#### TEXT SEGMENT:
She hesitates again, looking uncertainly at Anton.

"... Can I say it like that? You nod, ok, that you like women. Now I can imagine, for example, if you have a fetish like, I don't know, S&M, if you kind of prefer that, that then, maybe during sex you quickly realize you're into harder sex. With women, on the other hand, I don't know how you get there and find out about it in the first place. Can you briefly explain when you realized for yourself that the woman thing is your thing?"

What a clever question: when does our sexuality actually develop? And how refreshing to ask it like that, in connection with the very ordinary, of which we think we already know the answer so well that we don't even have to ask anymore. As I experience it myself, as a diaper fetishist, it could well be that this development happened at exactly the same times as it does for any other "normal" person without a fetish. For my part, I can't recall any event or decision that led to the fact that diapers can give me such pleasant feelings. It has always been like that. For as long as I can remember. I didn't have a choice at all. Neither did heterosexual people choose to find people of the opposite sex sexually attractive.

In a brochure of the Brandenburg Youth Welfare Office on the subject of "Child Sexuality - Notes for Professional Pedagogical Handling" it is stated: "Sexual development is a part of personality development and begins with birth."

Again, because this is important: sexual development begins immediately after birth, not during puberty. And to anticipate a point we will encounter later: Sexuality is so much more than just the sexual act that two people perform with each other. I personally go so far as to say that, along with hunger and thirst, sexuality is the essential drive of all human activity, expressed at so many more times than just during the few minutes in bed.

#### DATASET CONTENT:
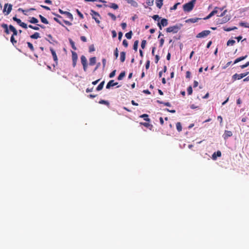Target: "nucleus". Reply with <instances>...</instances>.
<instances>
[{"mask_svg":"<svg viewBox=\"0 0 249 249\" xmlns=\"http://www.w3.org/2000/svg\"><path fill=\"white\" fill-rule=\"evenodd\" d=\"M168 25V20L166 18L161 19L160 22L158 23V26L160 30L162 29L161 26H166Z\"/></svg>","mask_w":249,"mask_h":249,"instance_id":"7","label":"nucleus"},{"mask_svg":"<svg viewBox=\"0 0 249 249\" xmlns=\"http://www.w3.org/2000/svg\"><path fill=\"white\" fill-rule=\"evenodd\" d=\"M28 27L30 28H31V29H34L35 30H39V27H41L42 29H44L45 28V26L44 25H40V24H37V26H33L32 25H29L28 26Z\"/></svg>","mask_w":249,"mask_h":249,"instance_id":"10","label":"nucleus"},{"mask_svg":"<svg viewBox=\"0 0 249 249\" xmlns=\"http://www.w3.org/2000/svg\"><path fill=\"white\" fill-rule=\"evenodd\" d=\"M30 37L33 39H37L40 37L39 34L37 32H36L33 35H31Z\"/></svg>","mask_w":249,"mask_h":249,"instance_id":"25","label":"nucleus"},{"mask_svg":"<svg viewBox=\"0 0 249 249\" xmlns=\"http://www.w3.org/2000/svg\"><path fill=\"white\" fill-rule=\"evenodd\" d=\"M29 21L31 23H37L38 22V20L37 18L35 17H32L30 18V19Z\"/></svg>","mask_w":249,"mask_h":249,"instance_id":"30","label":"nucleus"},{"mask_svg":"<svg viewBox=\"0 0 249 249\" xmlns=\"http://www.w3.org/2000/svg\"><path fill=\"white\" fill-rule=\"evenodd\" d=\"M27 44L28 45V47L30 48V50L32 52L34 51V47L33 44L29 42H28Z\"/></svg>","mask_w":249,"mask_h":249,"instance_id":"42","label":"nucleus"},{"mask_svg":"<svg viewBox=\"0 0 249 249\" xmlns=\"http://www.w3.org/2000/svg\"><path fill=\"white\" fill-rule=\"evenodd\" d=\"M1 26L4 29V32L6 34L8 35L9 34V30L8 29V26L7 24L5 23H2L1 25Z\"/></svg>","mask_w":249,"mask_h":249,"instance_id":"17","label":"nucleus"},{"mask_svg":"<svg viewBox=\"0 0 249 249\" xmlns=\"http://www.w3.org/2000/svg\"><path fill=\"white\" fill-rule=\"evenodd\" d=\"M109 7L115 10L117 9L118 8V5L114 3H111L110 5H109Z\"/></svg>","mask_w":249,"mask_h":249,"instance_id":"35","label":"nucleus"},{"mask_svg":"<svg viewBox=\"0 0 249 249\" xmlns=\"http://www.w3.org/2000/svg\"><path fill=\"white\" fill-rule=\"evenodd\" d=\"M218 9H220L221 11L223 10V8H219L217 7H215L213 12L214 13V14H216L218 13Z\"/></svg>","mask_w":249,"mask_h":249,"instance_id":"47","label":"nucleus"},{"mask_svg":"<svg viewBox=\"0 0 249 249\" xmlns=\"http://www.w3.org/2000/svg\"><path fill=\"white\" fill-rule=\"evenodd\" d=\"M118 84L117 82H114L113 80H110L106 86L107 89H110L111 87L116 86Z\"/></svg>","mask_w":249,"mask_h":249,"instance_id":"9","label":"nucleus"},{"mask_svg":"<svg viewBox=\"0 0 249 249\" xmlns=\"http://www.w3.org/2000/svg\"><path fill=\"white\" fill-rule=\"evenodd\" d=\"M157 102L160 104H163L164 106L167 107H170L171 104L169 102H164L160 100H158Z\"/></svg>","mask_w":249,"mask_h":249,"instance_id":"33","label":"nucleus"},{"mask_svg":"<svg viewBox=\"0 0 249 249\" xmlns=\"http://www.w3.org/2000/svg\"><path fill=\"white\" fill-rule=\"evenodd\" d=\"M141 118H143L144 120L149 122L150 119L148 118V115L146 114H143L140 116Z\"/></svg>","mask_w":249,"mask_h":249,"instance_id":"24","label":"nucleus"},{"mask_svg":"<svg viewBox=\"0 0 249 249\" xmlns=\"http://www.w3.org/2000/svg\"><path fill=\"white\" fill-rule=\"evenodd\" d=\"M146 44V41L145 40H142L141 43V47L142 49H144Z\"/></svg>","mask_w":249,"mask_h":249,"instance_id":"50","label":"nucleus"},{"mask_svg":"<svg viewBox=\"0 0 249 249\" xmlns=\"http://www.w3.org/2000/svg\"><path fill=\"white\" fill-rule=\"evenodd\" d=\"M237 28L236 27H233L232 28H226V27H224V30L225 31H227V32H229V31H232V30H235V29H237Z\"/></svg>","mask_w":249,"mask_h":249,"instance_id":"38","label":"nucleus"},{"mask_svg":"<svg viewBox=\"0 0 249 249\" xmlns=\"http://www.w3.org/2000/svg\"><path fill=\"white\" fill-rule=\"evenodd\" d=\"M96 58L95 57H91L89 59V65L91 66H93L96 63Z\"/></svg>","mask_w":249,"mask_h":249,"instance_id":"23","label":"nucleus"},{"mask_svg":"<svg viewBox=\"0 0 249 249\" xmlns=\"http://www.w3.org/2000/svg\"><path fill=\"white\" fill-rule=\"evenodd\" d=\"M123 45L125 47H128V42L125 40V39H124L123 41Z\"/></svg>","mask_w":249,"mask_h":249,"instance_id":"54","label":"nucleus"},{"mask_svg":"<svg viewBox=\"0 0 249 249\" xmlns=\"http://www.w3.org/2000/svg\"><path fill=\"white\" fill-rule=\"evenodd\" d=\"M235 40H234L233 39H230L227 41V46H230V45L232 46L235 44Z\"/></svg>","mask_w":249,"mask_h":249,"instance_id":"34","label":"nucleus"},{"mask_svg":"<svg viewBox=\"0 0 249 249\" xmlns=\"http://www.w3.org/2000/svg\"><path fill=\"white\" fill-rule=\"evenodd\" d=\"M196 1V0H192L191 1L184 4L183 6L184 11L189 12L192 11L194 7Z\"/></svg>","mask_w":249,"mask_h":249,"instance_id":"1","label":"nucleus"},{"mask_svg":"<svg viewBox=\"0 0 249 249\" xmlns=\"http://www.w3.org/2000/svg\"><path fill=\"white\" fill-rule=\"evenodd\" d=\"M154 0H147L146 4L148 6H152L153 4Z\"/></svg>","mask_w":249,"mask_h":249,"instance_id":"49","label":"nucleus"},{"mask_svg":"<svg viewBox=\"0 0 249 249\" xmlns=\"http://www.w3.org/2000/svg\"><path fill=\"white\" fill-rule=\"evenodd\" d=\"M18 10H19V11L21 10V11H22V12H23L25 15H26V14H25V13H24V12H29V11H35V10H36V9H35V8H30L29 9H28V10H22V9H21V8H19V9H18Z\"/></svg>","mask_w":249,"mask_h":249,"instance_id":"43","label":"nucleus"},{"mask_svg":"<svg viewBox=\"0 0 249 249\" xmlns=\"http://www.w3.org/2000/svg\"><path fill=\"white\" fill-rule=\"evenodd\" d=\"M127 3L130 4L131 6L134 7H137L138 6V3L134 0H125Z\"/></svg>","mask_w":249,"mask_h":249,"instance_id":"14","label":"nucleus"},{"mask_svg":"<svg viewBox=\"0 0 249 249\" xmlns=\"http://www.w3.org/2000/svg\"><path fill=\"white\" fill-rule=\"evenodd\" d=\"M81 63L83 65L87 64V60L86 57L84 55H82L81 57Z\"/></svg>","mask_w":249,"mask_h":249,"instance_id":"26","label":"nucleus"},{"mask_svg":"<svg viewBox=\"0 0 249 249\" xmlns=\"http://www.w3.org/2000/svg\"><path fill=\"white\" fill-rule=\"evenodd\" d=\"M59 12L61 14L66 15L71 20H73V16L71 13L67 11H63L61 9H59Z\"/></svg>","mask_w":249,"mask_h":249,"instance_id":"8","label":"nucleus"},{"mask_svg":"<svg viewBox=\"0 0 249 249\" xmlns=\"http://www.w3.org/2000/svg\"><path fill=\"white\" fill-rule=\"evenodd\" d=\"M105 82L102 81L97 87L96 90L97 91H100L102 90L103 88Z\"/></svg>","mask_w":249,"mask_h":249,"instance_id":"29","label":"nucleus"},{"mask_svg":"<svg viewBox=\"0 0 249 249\" xmlns=\"http://www.w3.org/2000/svg\"><path fill=\"white\" fill-rule=\"evenodd\" d=\"M180 26L178 25H175L173 26H170L166 29V31L167 33H177L180 30Z\"/></svg>","mask_w":249,"mask_h":249,"instance_id":"3","label":"nucleus"},{"mask_svg":"<svg viewBox=\"0 0 249 249\" xmlns=\"http://www.w3.org/2000/svg\"><path fill=\"white\" fill-rule=\"evenodd\" d=\"M39 18H40L41 22L44 24H48L49 23V22L48 20L44 18L43 16H42L41 15H39Z\"/></svg>","mask_w":249,"mask_h":249,"instance_id":"20","label":"nucleus"},{"mask_svg":"<svg viewBox=\"0 0 249 249\" xmlns=\"http://www.w3.org/2000/svg\"><path fill=\"white\" fill-rule=\"evenodd\" d=\"M187 92L188 95H191L193 92V89L191 86H190L187 89Z\"/></svg>","mask_w":249,"mask_h":249,"instance_id":"48","label":"nucleus"},{"mask_svg":"<svg viewBox=\"0 0 249 249\" xmlns=\"http://www.w3.org/2000/svg\"><path fill=\"white\" fill-rule=\"evenodd\" d=\"M211 32L209 30H204L198 33L196 37L197 38L205 37L210 34Z\"/></svg>","mask_w":249,"mask_h":249,"instance_id":"6","label":"nucleus"},{"mask_svg":"<svg viewBox=\"0 0 249 249\" xmlns=\"http://www.w3.org/2000/svg\"><path fill=\"white\" fill-rule=\"evenodd\" d=\"M53 19L56 21L57 22V23H58L59 24L61 25L62 26H64V25L61 23V22L57 18H53Z\"/></svg>","mask_w":249,"mask_h":249,"instance_id":"60","label":"nucleus"},{"mask_svg":"<svg viewBox=\"0 0 249 249\" xmlns=\"http://www.w3.org/2000/svg\"><path fill=\"white\" fill-rule=\"evenodd\" d=\"M152 18L155 20H159L160 19V18L159 17V15H155L152 17Z\"/></svg>","mask_w":249,"mask_h":249,"instance_id":"52","label":"nucleus"},{"mask_svg":"<svg viewBox=\"0 0 249 249\" xmlns=\"http://www.w3.org/2000/svg\"><path fill=\"white\" fill-rule=\"evenodd\" d=\"M221 156V152L220 151H217L216 152H214L212 155V159L213 160H215L217 159V157H220Z\"/></svg>","mask_w":249,"mask_h":249,"instance_id":"15","label":"nucleus"},{"mask_svg":"<svg viewBox=\"0 0 249 249\" xmlns=\"http://www.w3.org/2000/svg\"><path fill=\"white\" fill-rule=\"evenodd\" d=\"M111 33H112V37L113 38L116 37L117 36V33H116V31L115 30H113V31H112Z\"/></svg>","mask_w":249,"mask_h":249,"instance_id":"63","label":"nucleus"},{"mask_svg":"<svg viewBox=\"0 0 249 249\" xmlns=\"http://www.w3.org/2000/svg\"><path fill=\"white\" fill-rule=\"evenodd\" d=\"M116 70L113 71L110 74H109V77L112 78L115 75Z\"/></svg>","mask_w":249,"mask_h":249,"instance_id":"57","label":"nucleus"},{"mask_svg":"<svg viewBox=\"0 0 249 249\" xmlns=\"http://www.w3.org/2000/svg\"><path fill=\"white\" fill-rule=\"evenodd\" d=\"M50 51L52 53L54 61L56 62V63H57L58 59L55 51L52 48H51Z\"/></svg>","mask_w":249,"mask_h":249,"instance_id":"11","label":"nucleus"},{"mask_svg":"<svg viewBox=\"0 0 249 249\" xmlns=\"http://www.w3.org/2000/svg\"><path fill=\"white\" fill-rule=\"evenodd\" d=\"M9 27V30L13 32V35L12 36H14L18 35L17 30L13 25H10Z\"/></svg>","mask_w":249,"mask_h":249,"instance_id":"13","label":"nucleus"},{"mask_svg":"<svg viewBox=\"0 0 249 249\" xmlns=\"http://www.w3.org/2000/svg\"><path fill=\"white\" fill-rule=\"evenodd\" d=\"M230 19V18L226 16L219 20V24H223L228 22Z\"/></svg>","mask_w":249,"mask_h":249,"instance_id":"16","label":"nucleus"},{"mask_svg":"<svg viewBox=\"0 0 249 249\" xmlns=\"http://www.w3.org/2000/svg\"><path fill=\"white\" fill-rule=\"evenodd\" d=\"M176 127L178 132H180L182 131V125L180 122H178L176 124Z\"/></svg>","mask_w":249,"mask_h":249,"instance_id":"27","label":"nucleus"},{"mask_svg":"<svg viewBox=\"0 0 249 249\" xmlns=\"http://www.w3.org/2000/svg\"><path fill=\"white\" fill-rule=\"evenodd\" d=\"M114 55L115 56L116 58H117L118 57V50L117 48L114 51Z\"/></svg>","mask_w":249,"mask_h":249,"instance_id":"59","label":"nucleus"},{"mask_svg":"<svg viewBox=\"0 0 249 249\" xmlns=\"http://www.w3.org/2000/svg\"><path fill=\"white\" fill-rule=\"evenodd\" d=\"M199 18H190L188 20V21H189L192 23H195L198 21V20Z\"/></svg>","mask_w":249,"mask_h":249,"instance_id":"46","label":"nucleus"},{"mask_svg":"<svg viewBox=\"0 0 249 249\" xmlns=\"http://www.w3.org/2000/svg\"><path fill=\"white\" fill-rule=\"evenodd\" d=\"M20 26L25 29H26L28 27L27 24L23 22H21Z\"/></svg>","mask_w":249,"mask_h":249,"instance_id":"56","label":"nucleus"},{"mask_svg":"<svg viewBox=\"0 0 249 249\" xmlns=\"http://www.w3.org/2000/svg\"><path fill=\"white\" fill-rule=\"evenodd\" d=\"M249 73V71L241 74L235 73L234 75H233V76H232V78L233 80V81H235L236 80H240L244 78V77L246 76L247 75H248Z\"/></svg>","mask_w":249,"mask_h":249,"instance_id":"4","label":"nucleus"},{"mask_svg":"<svg viewBox=\"0 0 249 249\" xmlns=\"http://www.w3.org/2000/svg\"><path fill=\"white\" fill-rule=\"evenodd\" d=\"M150 66V61L147 60L146 61V64H145V68L146 69H148Z\"/></svg>","mask_w":249,"mask_h":249,"instance_id":"62","label":"nucleus"},{"mask_svg":"<svg viewBox=\"0 0 249 249\" xmlns=\"http://www.w3.org/2000/svg\"><path fill=\"white\" fill-rule=\"evenodd\" d=\"M77 12L79 16L80 17V18H84L83 15L78 9L77 10Z\"/></svg>","mask_w":249,"mask_h":249,"instance_id":"64","label":"nucleus"},{"mask_svg":"<svg viewBox=\"0 0 249 249\" xmlns=\"http://www.w3.org/2000/svg\"><path fill=\"white\" fill-rule=\"evenodd\" d=\"M247 57V55H246L245 56H241V57H238V58H236L235 60V61L234 62V64H236V63H238L240 61H242V60L245 59Z\"/></svg>","mask_w":249,"mask_h":249,"instance_id":"18","label":"nucleus"},{"mask_svg":"<svg viewBox=\"0 0 249 249\" xmlns=\"http://www.w3.org/2000/svg\"><path fill=\"white\" fill-rule=\"evenodd\" d=\"M162 2L163 0H156V5L160 9L162 7L163 5Z\"/></svg>","mask_w":249,"mask_h":249,"instance_id":"22","label":"nucleus"},{"mask_svg":"<svg viewBox=\"0 0 249 249\" xmlns=\"http://www.w3.org/2000/svg\"><path fill=\"white\" fill-rule=\"evenodd\" d=\"M10 41L13 45H15L17 42V40L15 39V37L14 36H11L10 38Z\"/></svg>","mask_w":249,"mask_h":249,"instance_id":"41","label":"nucleus"},{"mask_svg":"<svg viewBox=\"0 0 249 249\" xmlns=\"http://www.w3.org/2000/svg\"><path fill=\"white\" fill-rule=\"evenodd\" d=\"M91 15H92V18L95 20L96 22L99 24L100 23V20L98 18L100 17V15L93 10H91Z\"/></svg>","mask_w":249,"mask_h":249,"instance_id":"5","label":"nucleus"},{"mask_svg":"<svg viewBox=\"0 0 249 249\" xmlns=\"http://www.w3.org/2000/svg\"><path fill=\"white\" fill-rule=\"evenodd\" d=\"M99 103L100 104H105V105H107L108 107L109 106V102L108 101H105V100H101L99 102Z\"/></svg>","mask_w":249,"mask_h":249,"instance_id":"39","label":"nucleus"},{"mask_svg":"<svg viewBox=\"0 0 249 249\" xmlns=\"http://www.w3.org/2000/svg\"><path fill=\"white\" fill-rule=\"evenodd\" d=\"M13 5L11 4L5 3L4 5L2 12L5 16L8 15L12 10Z\"/></svg>","mask_w":249,"mask_h":249,"instance_id":"2","label":"nucleus"},{"mask_svg":"<svg viewBox=\"0 0 249 249\" xmlns=\"http://www.w3.org/2000/svg\"><path fill=\"white\" fill-rule=\"evenodd\" d=\"M69 40L70 43L72 48L74 50H76L77 48H76V46H75V43H74V41L71 38H69Z\"/></svg>","mask_w":249,"mask_h":249,"instance_id":"28","label":"nucleus"},{"mask_svg":"<svg viewBox=\"0 0 249 249\" xmlns=\"http://www.w3.org/2000/svg\"><path fill=\"white\" fill-rule=\"evenodd\" d=\"M72 60L77 61L78 56L77 53L75 52H72Z\"/></svg>","mask_w":249,"mask_h":249,"instance_id":"32","label":"nucleus"},{"mask_svg":"<svg viewBox=\"0 0 249 249\" xmlns=\"http://www.w3.org/2000/svg\"><path fill=\"white\" fill-rule=\"evenodd\" d=\"M138 43H139V41L138 40H136L134 43V45H133V49L135 51H137V50H138Z\"/></svg>","mask_w":249,"mask_h":249,"instance_id":"37","label":"nucleus"},{"mask_svg":"<svg viewBox=\"0 0 249 249\" xmlns=\"http://www.w3.org/2000/svg\"><path fill=\"white\" fill-rule=\"evenodd\" d=\"M121 25V27H122V29H124V30L126 28V26H127L126 23H125V22L122 23Z\"/></svg>","mask_w":249,"mask_h":249,"instance_id":"61","label":"nucleus"},{"mask_svg":"<svg viewBox=\"0 0 249 249\" xmlns=\"http://www.w3.org/2000/svg\"><path fill=\"white\" fill-rule=\"evenodd\" d=\"M125 75V71H122L120 74L118 76V80H121L123 79V78L124 77Z\"/></svg>","mask_w":249,"mask_h":249,"instance_id":"31","label":"nucleus"},{"mask_svg":"<svg viewBox=\"0 0 249 249\" xmlns=\"http://www.w3.org/2000/svg\"><path fill=\"white\" fill-rule=\"evenodd\" d=\"M108 15L111 17V18L114 21L116 20V16L112 13H108Z\"/></svg>","mask_w":249,"mask_h":249,"instance_id":"45","label":"nucleus"},{"mask_svg":"<svg viewBox=\"0 0 249 249\" xmlns=\"http://www.w3.org/2000/svg\"><path fill=\"white\" fill-rule=\"evenodd\" d=\"M140 124L144 126L145 127L149 128L150 130H151L152 128L153 127V125L151 124H150L149 123H140Z\"/></svg>","mask_w":249,"mask_h":249,"instance_id":"19","label":"nucleus"},{"mask_svg":"<svg viewBox=\"0 0 249 249\" xmlns=\"http://www.w3.org/2000/svg\"><path fill=\"white\" fill-rule=\"evenodd\" d=\"M249 66V62H247L245 64L240 66L241 69H244Z\"/></svg>","mask_w":249,"mask_h":249,"instance_id":"55","label":"nucleus"},{"mask_svg":"<svg viewBox=\"0 0 249 249\" xmlns=\"http://www.w3.org/2000/svg\"><path fill=\"white\" fill-rule=\"evenodd\" d=\"M132 32L131 31L126 33L125 36L127 39H130L132 37Z\"/></svg>","mask_w":249,"mask_h":249,"instance_id":"40","label":"nucleus"},{"mask_svg":"<svg viewBox=\"0 0 249 249\" xmlns=\"http://www.w3.org/2000/svg\"><path fill=\"white\" fill-rule=\"evenodd\" d=\"M232 135V133L231 131L229 130H225L224 132L223 137L224 139H227L229 137H231Z\"/></svg>","mask_w":249,"mask_h":249,"instance_id":"12","label":"nucleus"},{"mask_svg":"<svg viewBox=\"0 0 249 249\" xmlns=\"http://www.w3.org/2000/svg\"><path fill=\"white\" fill-rule=\"evenodd\" d=\"M180 3L178 2L176 3L172 7L170 8L171 10H176L177 8V6L179 5Z\"/></svg>","mask_w":249,"mask_h":249,"instance_id":"58","label":"nucleus"},{"mask_svg":"<svg viewBox=\"0 0 249 249\" xmlns=\"http://www.w3.org/2000/svg\"><path fill=\"white\" fill-rule=\"evenodd\" d=\"M95 51V48L93 45H91L89 47V52H92Z\"/></svg>","mask_w":249,"mask_h":249,"instance_id":"51","label":"nucleus"},{"mask_svg":"<svg viewBox=\"0 0 249 249\" xmlns=\"http://www.w3.org/2000/svg\"><path fill=\"white\" fill-rule=\"evenodd\" d=\"M125 59V53L122 52L120 53V60L122 62H124Z\"/></svg>","mask_w":249,"mask_h":249,"instance_id":"21","label":"nucleus"},{"mask_svg":"<svg viewBox=\"0 0 249 249\" xmlns=\"http://www.w3.org/2000/svg\"><path fill=\"white\" fill-rule=\"evenodd\" d=\"M239 25L242 27L249 28V25H248L247 23L245 22H241L239 23Z\"/></svg>","mask_w":249,"mask_h":249,"instance_id":"44","label":"nucleus"},{"mask_svg":"<svg viewBox=\"0 0 249 249\" xmlns=\"http://www.w3.org/2000/svg\"><path fill=\"white\" fill-rule=\"evenodd\" d=\"M164 39L163 38H161L160 40V47H162V46L164 44Z\"/></svg>","mask_w":249,"mask_h":249,"instance_id":"53","label":"nucleus"},{"mask_svg":"<svg viewBox=\"0 0 249 249\" xmlns=\"http://www.w3.org/2000/svg\"><path fill=\"white\" fill-rule=\"evenodd\" d=\"M13 20L17 22V23L19 25H20L22 21L19 18H18L16 17H14L13 18Z\"/></svg>","mask_w":249,"mask_h":249,"instance_id":"36","label":"nucleus"}]
</instances>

#### STATED TASK 1:
Quote the passage on sexual development between "Again, because this" and "minutes in bed.", inclusive.
#### STATED TASK 2:
According to the brochure cited in the passage on sexual development, when does sexual development begin?

#### FULL OUTPUT 1:
Again, because this is important: sexual development begins immediately after birth, not during puberty. And to anticipate a point we will encounter later: Sexuality is so much more than just the sexual act that two people perform with each other. I personally go so far as to say that, along with hunger and thirst, sexuality is the essential drive of all human activity, expressed at so many more times than just during the few minutes in bed.

#### FULL OUTPUT 2:
It begins with birth.